TASK DESCRIPTION:
Your output must be the lines below from the line containing "4w 6v animaux" to the line containing "Blackbaud, Inc. (NASDAQ:BLKB)", both lines included, reproduced exactly and without pictures.

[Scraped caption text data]
........

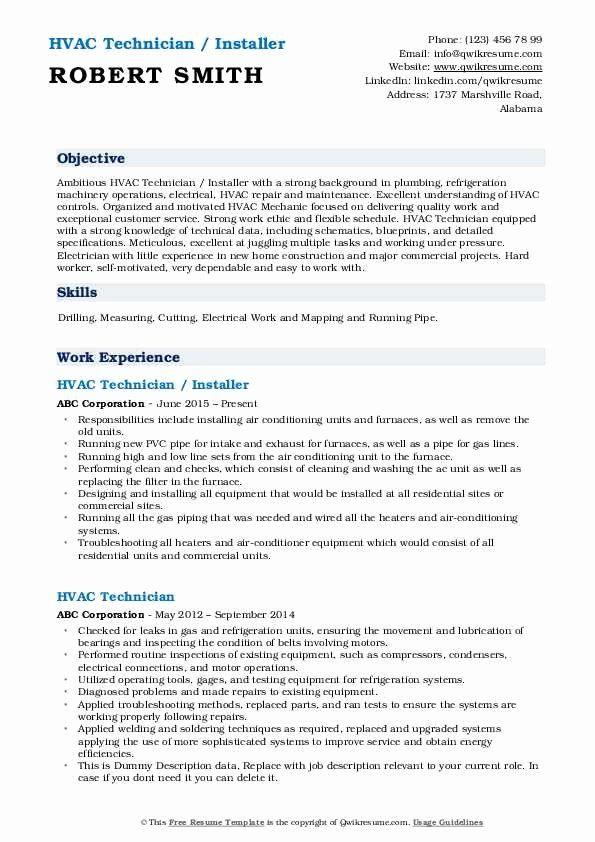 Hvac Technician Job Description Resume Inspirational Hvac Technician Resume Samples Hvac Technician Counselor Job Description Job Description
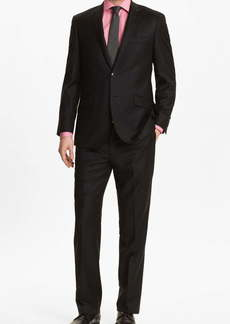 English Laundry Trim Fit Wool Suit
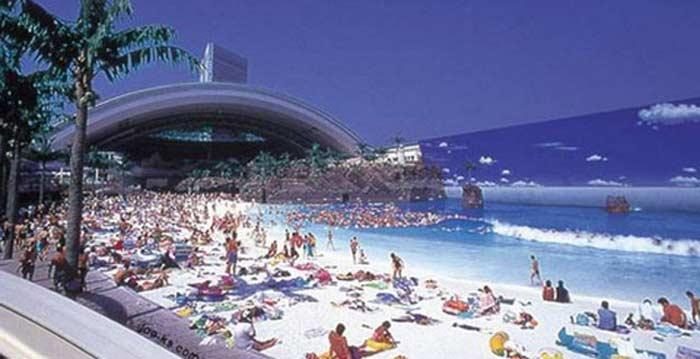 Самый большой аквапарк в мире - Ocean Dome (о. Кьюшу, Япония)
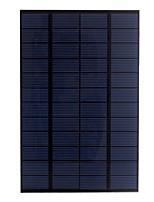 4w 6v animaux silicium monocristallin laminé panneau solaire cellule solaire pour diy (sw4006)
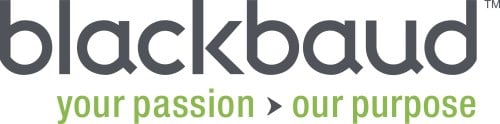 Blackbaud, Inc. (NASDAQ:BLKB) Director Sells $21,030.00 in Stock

........

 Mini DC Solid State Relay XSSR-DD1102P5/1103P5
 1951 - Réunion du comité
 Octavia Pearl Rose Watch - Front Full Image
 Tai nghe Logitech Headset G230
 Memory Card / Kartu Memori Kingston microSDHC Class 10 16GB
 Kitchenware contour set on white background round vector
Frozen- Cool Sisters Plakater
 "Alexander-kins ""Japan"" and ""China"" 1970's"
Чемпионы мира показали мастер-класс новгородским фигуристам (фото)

........

TASK SOLUTION:
 4w 6v animaux silicium monocristallin laminé panneau solaire cellule solaire pour diy (sw4006)
 Blackbaud, Inc. (NASDAQ:BLKB) Director Sells $21,030.00 in Stock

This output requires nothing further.